E-learning et enseignement du FLE/S à l’université de La Réunion

Laurent Puren et Christian Ollivier

Texte intégral

1« Le tissage mondial du savoir ne laisse guère d'alternative aux établissements dont la vocation est d'agir dans le domaine de la connaissance : participer à ce tissage ou disparaître. » (Projet stratégique global 2010-2013 de l’Université de La Réunion)

2Comment « s’ouvrir aux mondes » (slogan de l’Université de La Réunion) lorsque l’on propose une formation universitaire dans un petit territoire ultramarin situé dans l’Océan Indien, à plusieurs milliers de kilomètres de l’Europe et à plusieurs centaines de kilomètres des îles et pays voisins ? Cette problématique, qui aurait été considérée comme une véritable gageure il y a de cela une ou deux décennies, n’est aujourd’hui plus insoluble grâce au développement des technologies de l’information et de la communication (TIC).

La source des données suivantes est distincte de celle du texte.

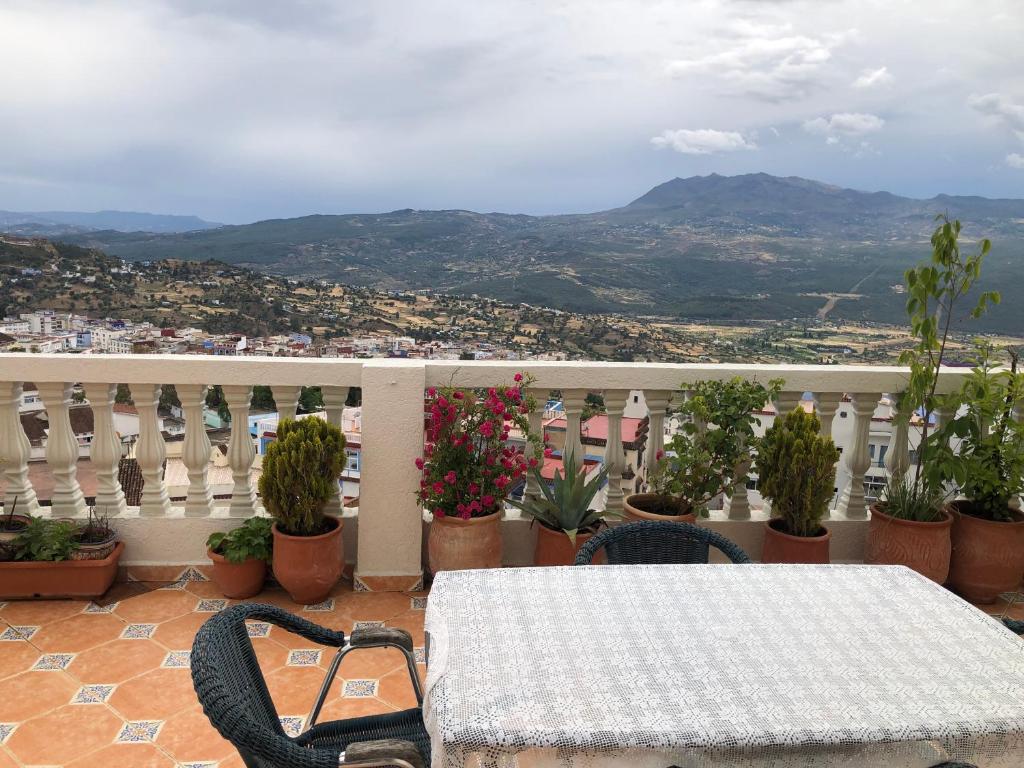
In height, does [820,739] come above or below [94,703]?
above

3Le département de français langue étrangère et seconde (désormais FLE/S) de l’Université de La Réunion (désormais UR) a ainsi entrepris depuis 3 ans une réflexion sur la mise en ligne de son offre de formation. Dans cet article, nous revenons sur le contexte de création de ce dispositif ainsi que sur les implications didactiques auxquelles ont été confrontés enseignants et étudiants dans sa mise en œuvre concrète.

4Éléments de contexte
L’apparition du FLE/S en tant que discipline universitaire au sein de l’UR remonte à 1997 avec la création de la mention FLE dans les licences de Lettres modernes et de Langues. En 2000, une maîtrise de FLE est proposée sur le campus du Tampon, suivie en 2006 d’une licence complète dans la même discipline. Aujourd’hui, l’offre de formation en FLE couvre 3 années et 2 cycles :

  • La L3 FLE/S (11 UE, 352 heures), qui propose une entrée en matière dans le domaine de la didactique du FLE/S.

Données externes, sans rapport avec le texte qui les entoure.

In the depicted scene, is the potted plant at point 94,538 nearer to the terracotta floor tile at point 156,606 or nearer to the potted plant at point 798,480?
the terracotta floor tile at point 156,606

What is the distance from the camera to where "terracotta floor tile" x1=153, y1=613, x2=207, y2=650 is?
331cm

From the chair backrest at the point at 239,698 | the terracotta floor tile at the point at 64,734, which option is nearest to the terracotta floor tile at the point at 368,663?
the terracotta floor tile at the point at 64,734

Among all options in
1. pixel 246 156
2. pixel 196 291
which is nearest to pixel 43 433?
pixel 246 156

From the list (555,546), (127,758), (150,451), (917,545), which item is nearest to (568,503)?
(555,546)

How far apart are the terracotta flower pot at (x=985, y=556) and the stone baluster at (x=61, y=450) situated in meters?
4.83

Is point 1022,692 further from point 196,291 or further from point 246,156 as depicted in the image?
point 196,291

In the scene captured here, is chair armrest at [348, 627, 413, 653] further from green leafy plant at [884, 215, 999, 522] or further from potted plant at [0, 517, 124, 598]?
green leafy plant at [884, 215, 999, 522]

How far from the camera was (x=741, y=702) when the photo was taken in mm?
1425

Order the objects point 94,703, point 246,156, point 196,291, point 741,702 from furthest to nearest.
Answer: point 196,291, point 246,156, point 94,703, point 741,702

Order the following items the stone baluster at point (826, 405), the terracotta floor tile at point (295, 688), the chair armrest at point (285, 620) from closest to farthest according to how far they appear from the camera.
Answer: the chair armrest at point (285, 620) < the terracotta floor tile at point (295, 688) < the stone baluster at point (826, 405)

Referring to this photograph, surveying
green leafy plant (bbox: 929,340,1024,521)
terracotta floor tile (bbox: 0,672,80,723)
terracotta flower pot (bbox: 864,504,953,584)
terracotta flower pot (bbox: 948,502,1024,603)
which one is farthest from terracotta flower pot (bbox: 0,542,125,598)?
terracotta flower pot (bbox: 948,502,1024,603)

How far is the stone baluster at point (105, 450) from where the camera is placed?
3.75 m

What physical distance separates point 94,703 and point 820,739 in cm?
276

  • Un parcours de Master en « Ingénierie des Langues » (21 UE, 424 heures, 2 stages de 8 semaines), qui vise à la fois une spécialisation dans le domaine des TIC et des technologies du web 2.0 appliquées à l’enseignement/apprentissage des langues et, afin de répondre au contexte sociolinguistique de La Réunion et de nombreux pays avoisinants, en didactique du plurilinguisme.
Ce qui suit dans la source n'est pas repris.